*** Opening DATA RECORDS ***
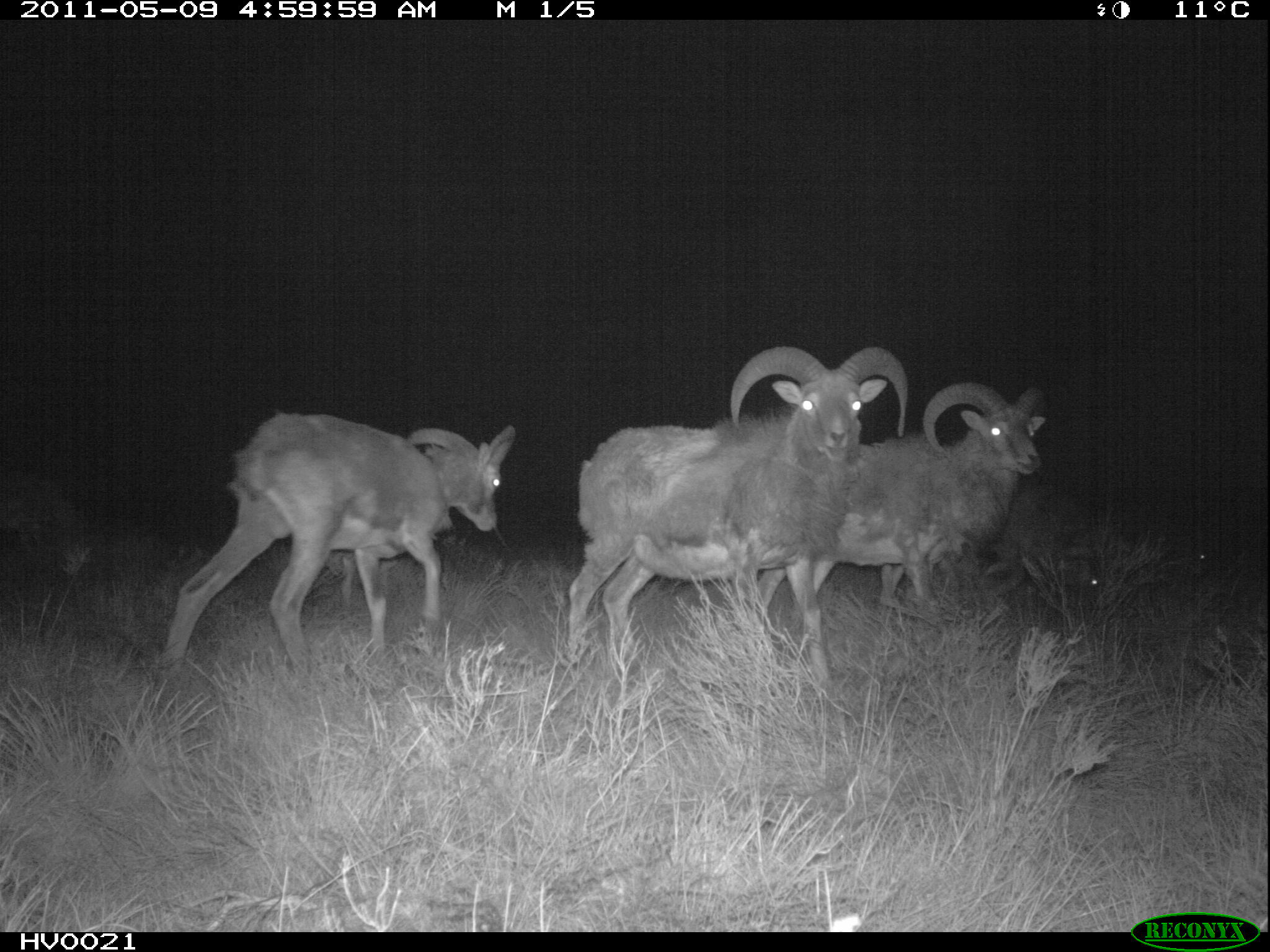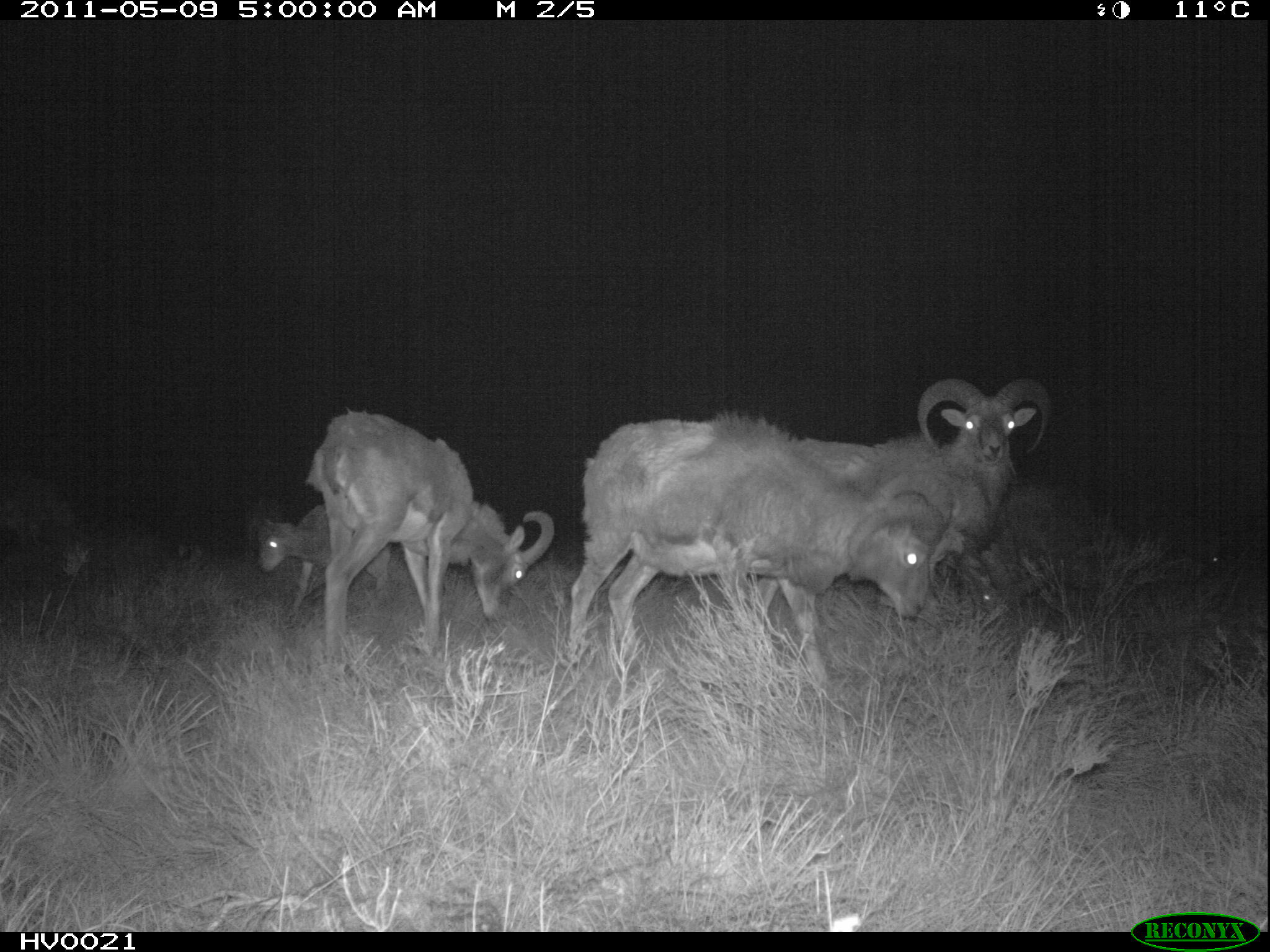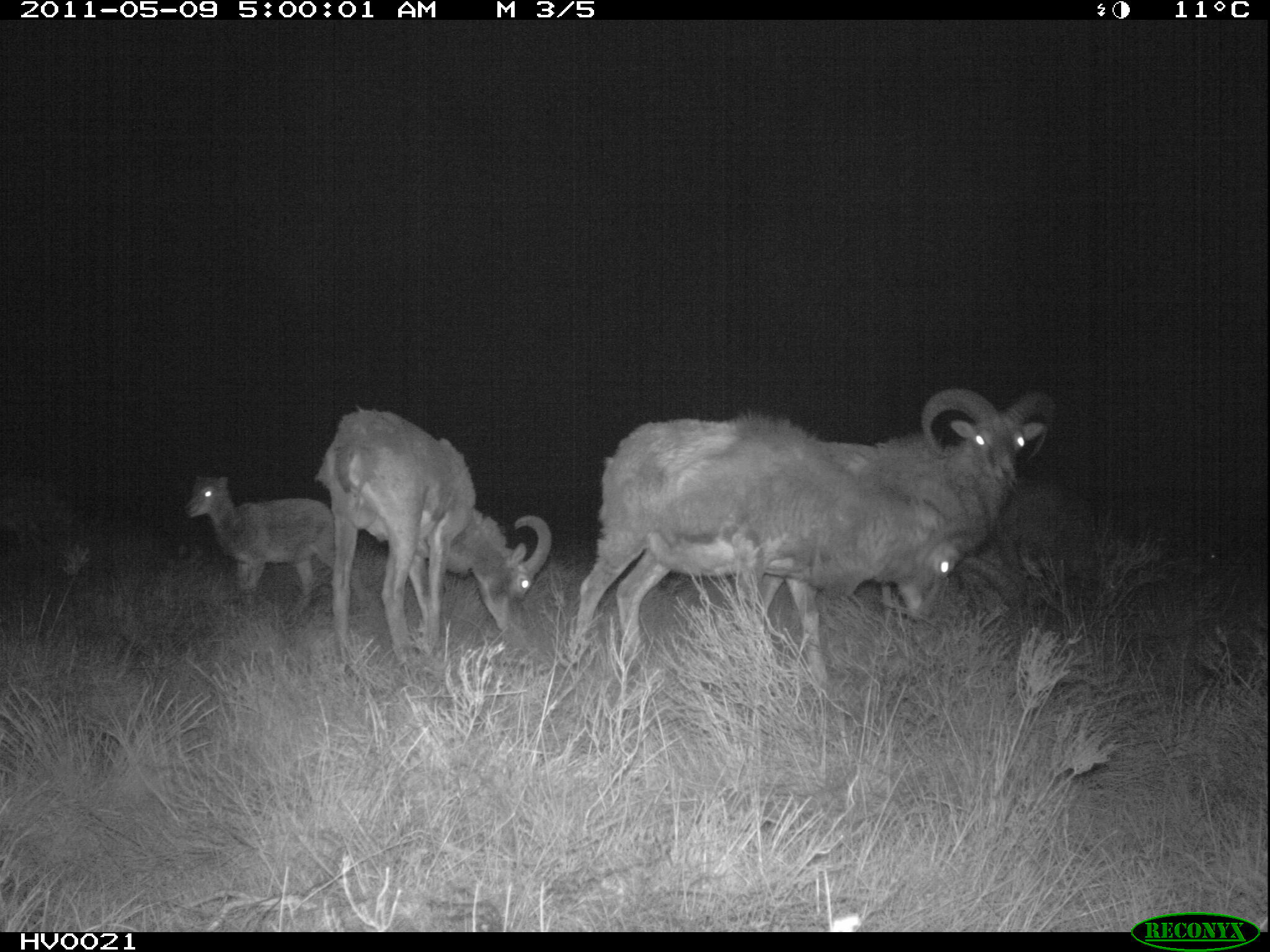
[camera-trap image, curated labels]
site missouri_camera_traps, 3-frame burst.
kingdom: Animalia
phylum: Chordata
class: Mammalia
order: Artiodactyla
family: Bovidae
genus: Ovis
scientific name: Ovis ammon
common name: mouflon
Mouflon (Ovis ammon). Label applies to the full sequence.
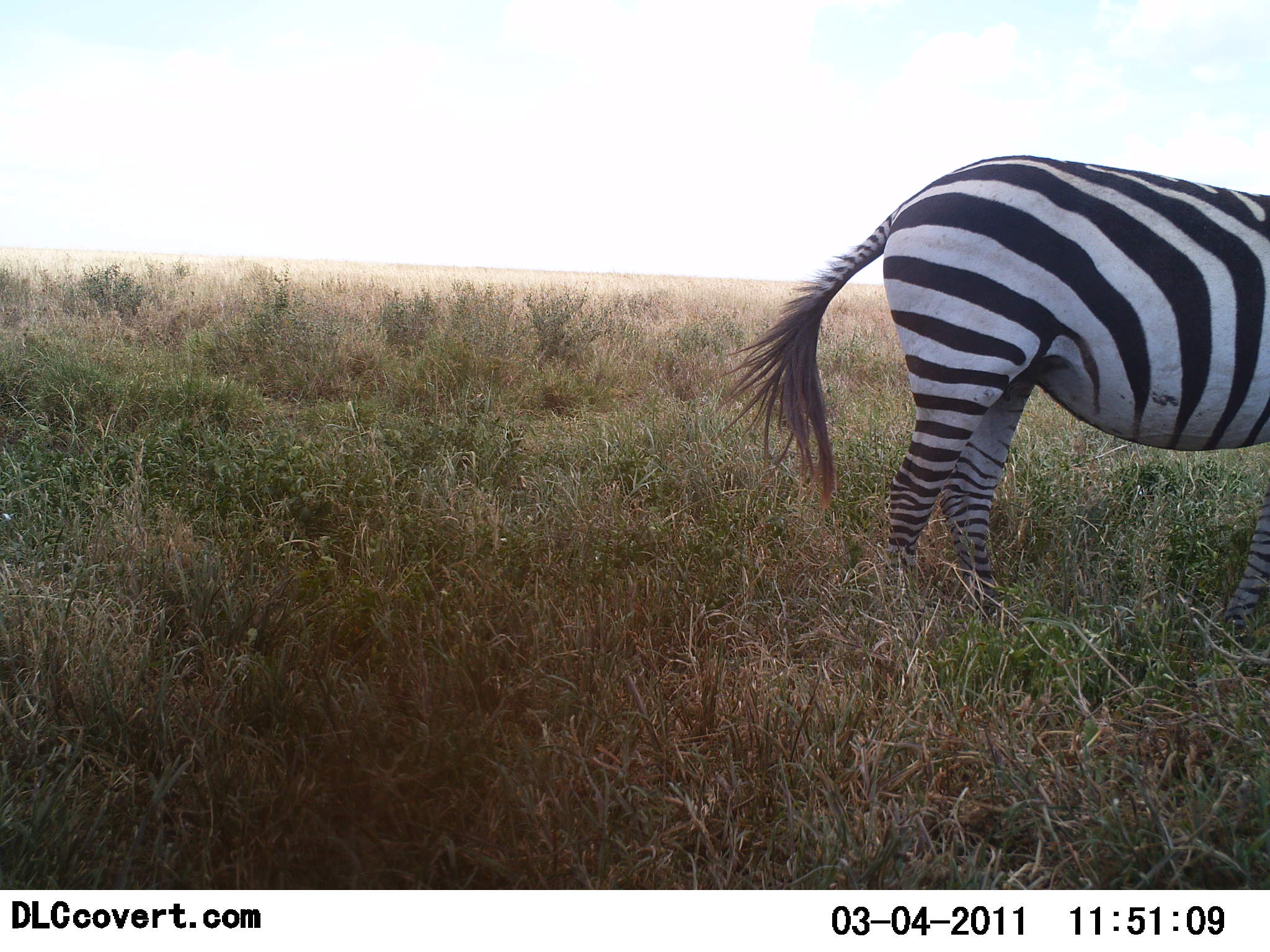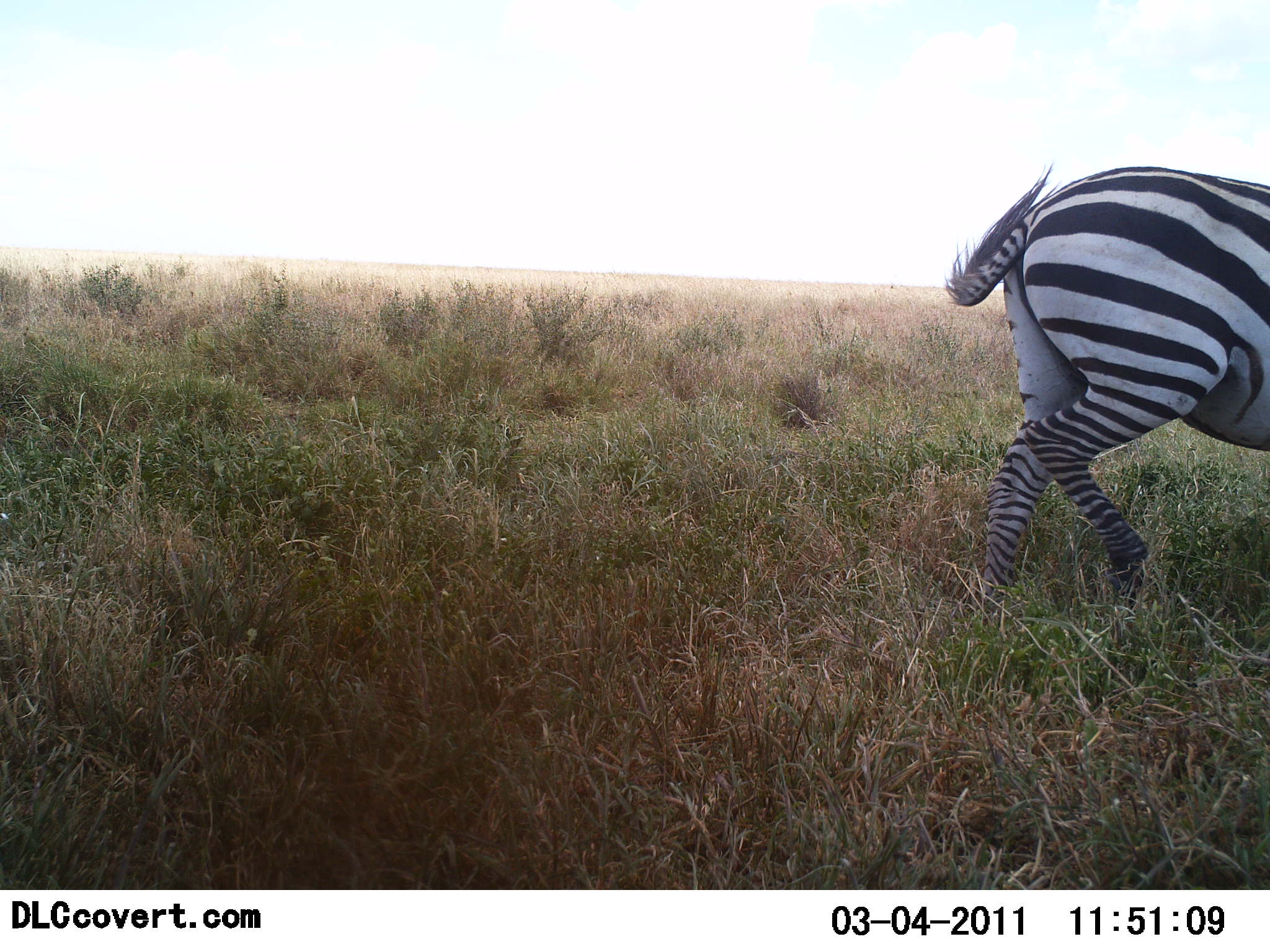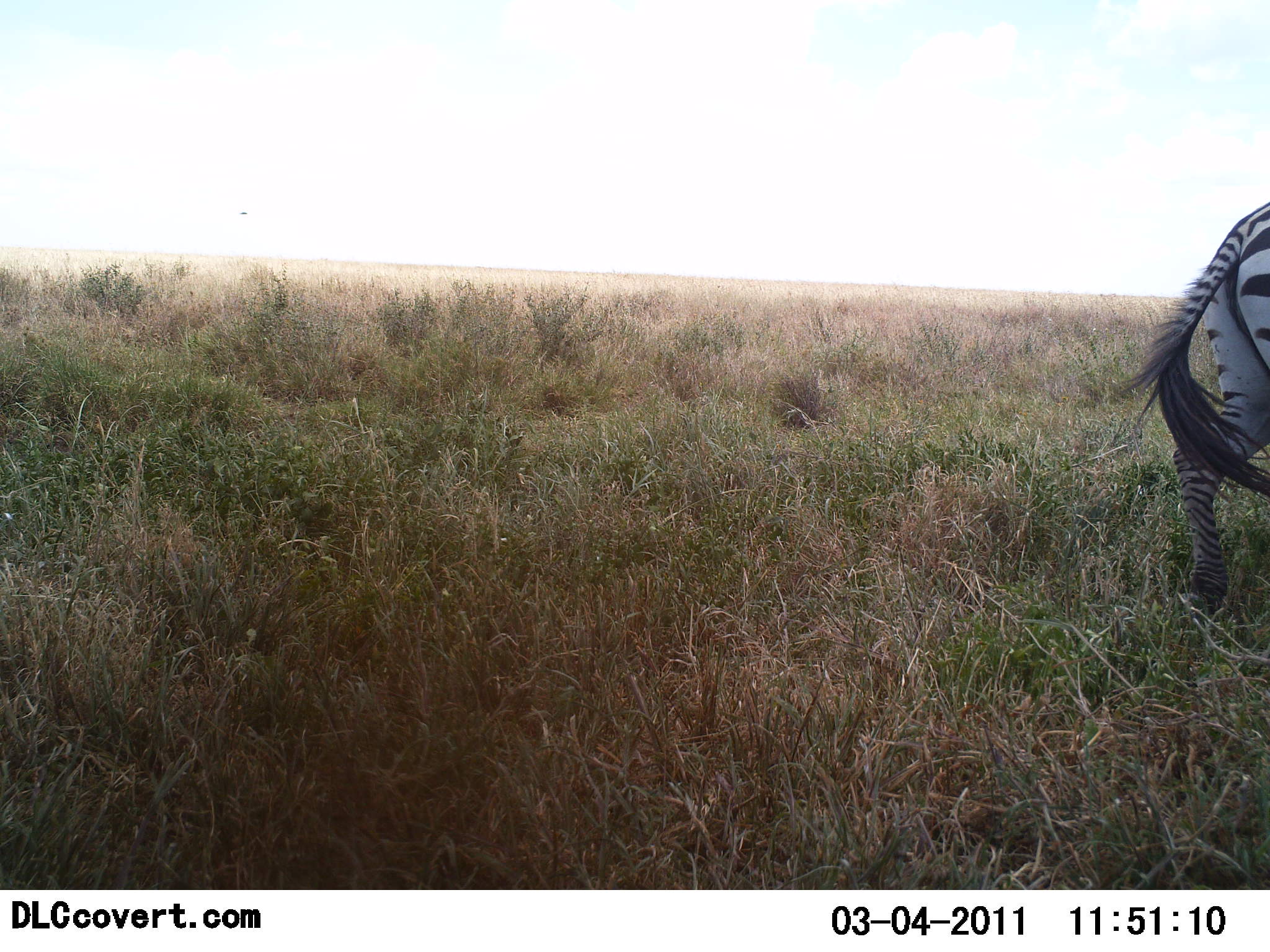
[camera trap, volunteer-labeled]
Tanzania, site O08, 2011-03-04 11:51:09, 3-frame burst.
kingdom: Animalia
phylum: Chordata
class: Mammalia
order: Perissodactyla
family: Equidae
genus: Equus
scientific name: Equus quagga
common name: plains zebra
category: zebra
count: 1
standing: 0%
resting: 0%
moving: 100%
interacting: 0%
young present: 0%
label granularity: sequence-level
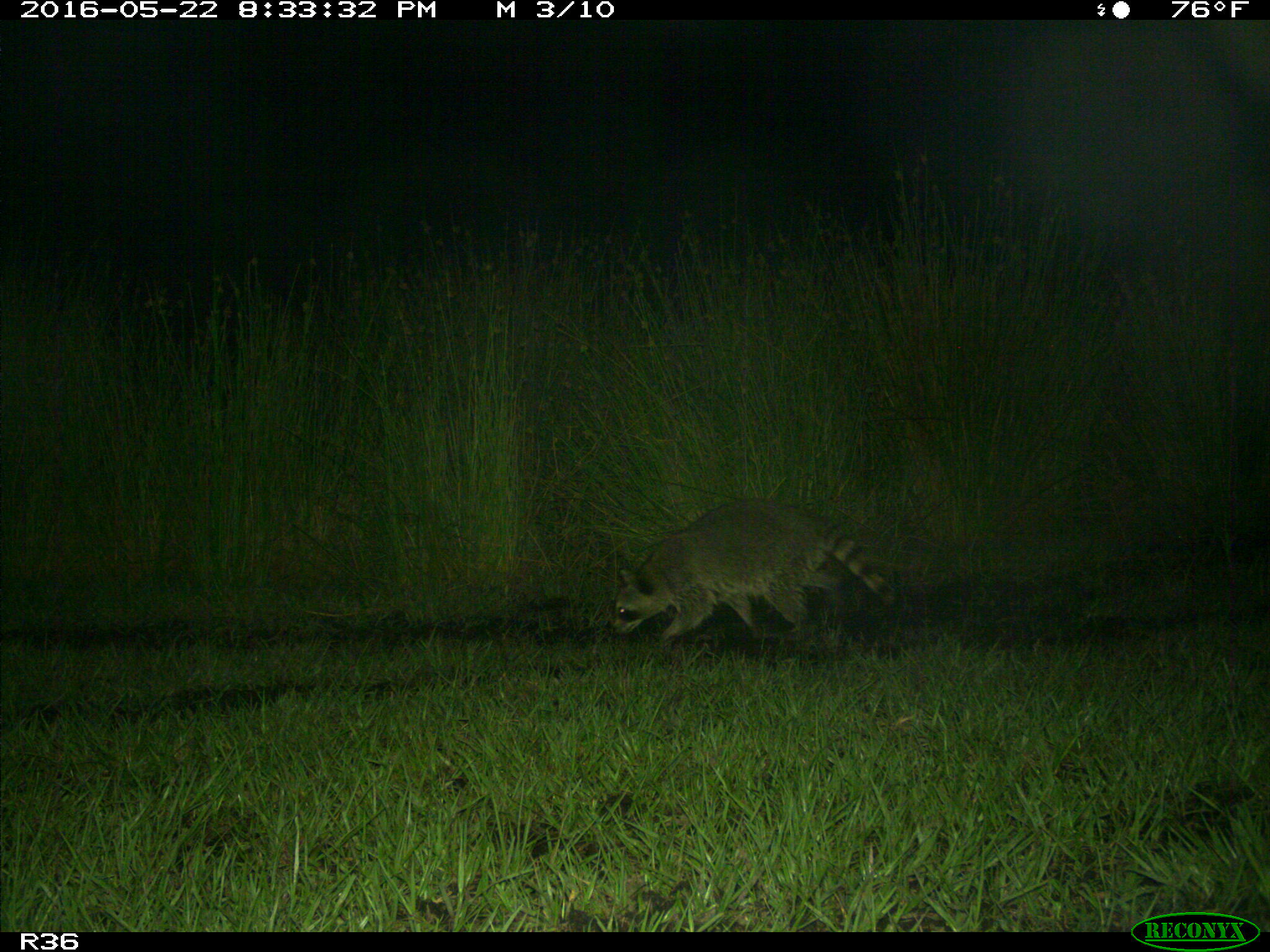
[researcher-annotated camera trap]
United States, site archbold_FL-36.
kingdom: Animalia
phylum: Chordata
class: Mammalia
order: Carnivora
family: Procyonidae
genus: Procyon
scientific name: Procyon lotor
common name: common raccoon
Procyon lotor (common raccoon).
*** Closing DATA RECORDS ***
## WHAT YOU NEED TO DO
Print, word for word, every entry shown above; the pictures stay out.

## ANSWER TO THE EXERCISE
[camera-trap image, curated labels]
site missouri_camera_traps, 3-frame burst.
kingdom: Animalia
phylum: Chordata
class: Mammalia
order: Artiodactyla
family: Bovidae
genus: Ovis
scientific name: Ovis ammon
common name: mouflon
Mouflon (Ovis ammon). Label applies to the full sequence.
[camera trap, volunteer-labeled]
Tanzania, site O08, 2011-03-04 11:51:09, 3-frame burst.
kingdom: Animalia
phylum: Chordata
class: Mammalia
order: Perissodactyla
family: Equidae
genus: Equus
scientific name: Equus quagga
common name: plains zebra
category: zebra
count: 1
standing: 0%
resting: 0%
moving: 100%
interacting: 0%
young present: 0%
label granularity: sequence-level
[researcher-annotated camera trap]
United States, site archbold_FL-36.
kingdom: Animalia
phylum: Chordata
class: Mammalia
order: Carnivora
family: Procyonidae
genus: Procyon
scientific name: Procyon lotor
common name: common raccoon
Procyon lotor (common raccoon).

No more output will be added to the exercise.